/vivliothmmy-parsing

THMMY AUTh Undergraduate Thesis Repository Parsing and Data Analytics (vivliothmmy2.ee.auth.gr)

Primary LanguageShellThe UnlicenseUnlicense

vivliothmmy-parsing

THMMY AUTh Undergraduate Thesis Repository Parsing and Data Analytics (vivliothmmy2.ee.auth.gr)

Several hundreds of Theses are uploaded and publicly available on the Department of Electrical and Computer Engineering of the Aristotle University of Thessaloniki's Thesis Repository. However, the web interface is very basic and offers little to no functionality.

By parsing and looking into the data, much more info can be extracted.
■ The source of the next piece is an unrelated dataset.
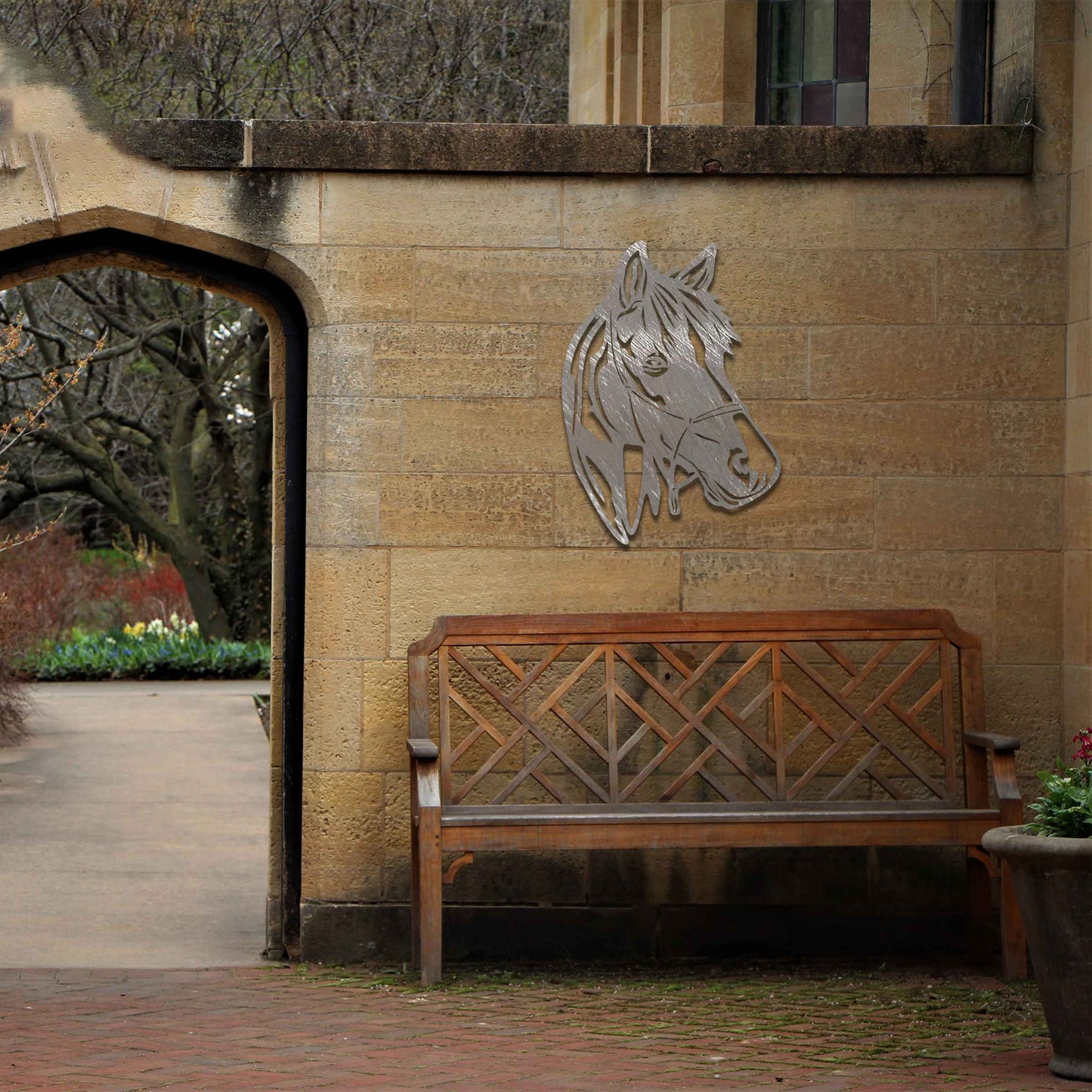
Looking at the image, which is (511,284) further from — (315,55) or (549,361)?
(315,55)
This probably only works on linux.

download.sh

This script does the initial grab of the whole database of theses. It will save all theses (PDFs) in a new "docs" subfolder, and will create a CSV file with all available data for each thesis from the webpage.

fontanalysis.sh

Get a statistical font usage analysis. See what fonts are mostly used in Thesis writing (results will not surprise you)

pagecount.sh

This will go through the downloaded PDFs and extract a pagecount for each one, saving the result in a new CSV file.

Uses the pdfinfo linux utility.

softwareused.sh

Find out which software was used to export the final version of each Thesis' PDF, and see which are mostly used.
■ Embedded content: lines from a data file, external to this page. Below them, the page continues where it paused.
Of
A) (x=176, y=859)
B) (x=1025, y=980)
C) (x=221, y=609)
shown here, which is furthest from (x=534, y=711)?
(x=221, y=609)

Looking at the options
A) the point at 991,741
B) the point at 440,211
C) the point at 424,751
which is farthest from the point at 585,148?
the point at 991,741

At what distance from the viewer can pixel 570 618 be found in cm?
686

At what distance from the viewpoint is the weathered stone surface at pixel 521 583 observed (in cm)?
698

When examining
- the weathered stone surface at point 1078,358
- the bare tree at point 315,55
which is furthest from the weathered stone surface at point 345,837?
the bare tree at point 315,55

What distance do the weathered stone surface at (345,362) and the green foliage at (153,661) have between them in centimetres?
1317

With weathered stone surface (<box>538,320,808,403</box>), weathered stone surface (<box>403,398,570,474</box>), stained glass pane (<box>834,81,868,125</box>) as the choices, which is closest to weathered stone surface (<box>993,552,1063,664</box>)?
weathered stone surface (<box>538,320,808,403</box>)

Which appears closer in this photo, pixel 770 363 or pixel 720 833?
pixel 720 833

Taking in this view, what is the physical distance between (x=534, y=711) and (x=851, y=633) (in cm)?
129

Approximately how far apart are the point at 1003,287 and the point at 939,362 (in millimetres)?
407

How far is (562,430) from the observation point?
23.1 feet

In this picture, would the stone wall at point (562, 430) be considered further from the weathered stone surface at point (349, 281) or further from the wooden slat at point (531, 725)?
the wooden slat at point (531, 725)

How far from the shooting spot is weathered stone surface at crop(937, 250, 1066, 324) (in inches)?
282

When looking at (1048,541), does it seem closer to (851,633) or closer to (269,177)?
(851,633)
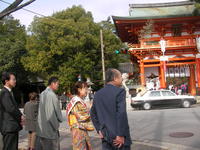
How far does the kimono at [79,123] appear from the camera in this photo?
443 centimetres

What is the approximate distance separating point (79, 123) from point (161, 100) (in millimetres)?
13549

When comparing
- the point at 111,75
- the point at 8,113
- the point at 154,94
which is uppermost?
the point at 111,75

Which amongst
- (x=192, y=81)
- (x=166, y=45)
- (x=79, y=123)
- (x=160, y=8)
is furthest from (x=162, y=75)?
(x=79, y=123)

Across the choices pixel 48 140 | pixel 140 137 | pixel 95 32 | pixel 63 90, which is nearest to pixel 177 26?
pixel 95 32

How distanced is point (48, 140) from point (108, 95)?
1960mm

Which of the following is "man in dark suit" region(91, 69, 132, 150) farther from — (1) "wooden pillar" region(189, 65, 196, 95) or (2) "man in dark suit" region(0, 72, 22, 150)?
(1) "wooden pillar" region(189, 65, 196, 95)

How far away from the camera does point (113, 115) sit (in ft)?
11.6

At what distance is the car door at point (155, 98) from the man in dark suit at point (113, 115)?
46.2ft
Used the pdfinfo linux utility.

CAUTION: This will not find software used in all files, but works for a good majority.

wordcount.sh

Get the word count of each thesis and save all results to a CSV file.

Uses the pdftotext linux utility.

CAUTION: this is buggy as hell, does not count words correctly in some cases. #Thanks_PDF

wordfrequency.sh

Get a word frequency analysis (number of occurence of each word), for each document and for all documents in total.

Saves results in an individual CSV file for each input file, retaining filenames.

Removes numbers and short words from the totals.